When we first met Beobrand in The Serpent Sword, he was young and impetuous, full of righteous indignation, and attempting to discover if he could be a better man than his father had been. Some of that struggle continues, but he has also been through much of the refining fire of life that has formed him into a man who others depend on despite his youth. He is still impetuous, and to some extent still trying to figure out what the future, or the gods, or the One True God, have in store for him. Whatever it is, he will face it head-on with sword in hand.

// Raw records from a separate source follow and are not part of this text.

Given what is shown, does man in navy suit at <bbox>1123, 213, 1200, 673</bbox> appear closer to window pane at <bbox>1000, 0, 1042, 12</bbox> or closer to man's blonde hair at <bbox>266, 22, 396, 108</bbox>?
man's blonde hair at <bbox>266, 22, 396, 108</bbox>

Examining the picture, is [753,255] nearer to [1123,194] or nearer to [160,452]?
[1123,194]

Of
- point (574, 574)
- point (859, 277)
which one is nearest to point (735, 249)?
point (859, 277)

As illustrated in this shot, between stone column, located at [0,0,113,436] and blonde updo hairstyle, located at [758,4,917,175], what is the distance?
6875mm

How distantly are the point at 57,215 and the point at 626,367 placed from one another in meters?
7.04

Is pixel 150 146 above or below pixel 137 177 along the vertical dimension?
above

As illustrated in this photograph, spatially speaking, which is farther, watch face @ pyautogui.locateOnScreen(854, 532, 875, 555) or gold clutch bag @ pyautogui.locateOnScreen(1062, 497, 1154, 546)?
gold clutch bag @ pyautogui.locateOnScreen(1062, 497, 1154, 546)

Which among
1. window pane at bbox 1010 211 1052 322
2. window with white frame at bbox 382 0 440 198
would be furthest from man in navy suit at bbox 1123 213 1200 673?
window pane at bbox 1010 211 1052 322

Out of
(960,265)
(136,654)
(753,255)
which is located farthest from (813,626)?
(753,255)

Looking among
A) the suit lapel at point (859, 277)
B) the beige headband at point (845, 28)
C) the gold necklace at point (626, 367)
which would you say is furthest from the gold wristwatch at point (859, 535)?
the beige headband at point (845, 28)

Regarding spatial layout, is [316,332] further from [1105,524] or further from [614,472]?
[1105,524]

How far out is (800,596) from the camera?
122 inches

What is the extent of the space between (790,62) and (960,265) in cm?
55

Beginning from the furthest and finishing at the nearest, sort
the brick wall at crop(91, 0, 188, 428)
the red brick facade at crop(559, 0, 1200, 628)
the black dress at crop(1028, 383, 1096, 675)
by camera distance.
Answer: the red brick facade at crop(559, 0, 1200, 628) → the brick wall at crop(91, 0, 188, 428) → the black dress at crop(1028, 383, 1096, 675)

Besides the ongoing battles for supremacy in the land that would become England, Beobrand has personal demons that make him a more complex character than what one typically finds in this type of story. He misses his wife, isn't sure what to do with his infant son, and has feelings for a woman that leave him feeling confused and guilty. If I have any criticism of this wonderful novel, it would be that I would have loved to see Beobrand with his son more and Reaghan less. It struck me as odd that little Octa, Beobrand's only remaining link to Sunniva, was rarely on his mind, while the girl he barely knew rarely left it. Yet, this is a minor point an is only my personal opinion.
What makes this book - this entire series - amazing is that Harffy transports the reader into the 7th century. The lifestyles, the beliefs, the struggles, the raw reality of it. The reader may not always find themselves agreeing with Beobrand, but they will always be cheering for him.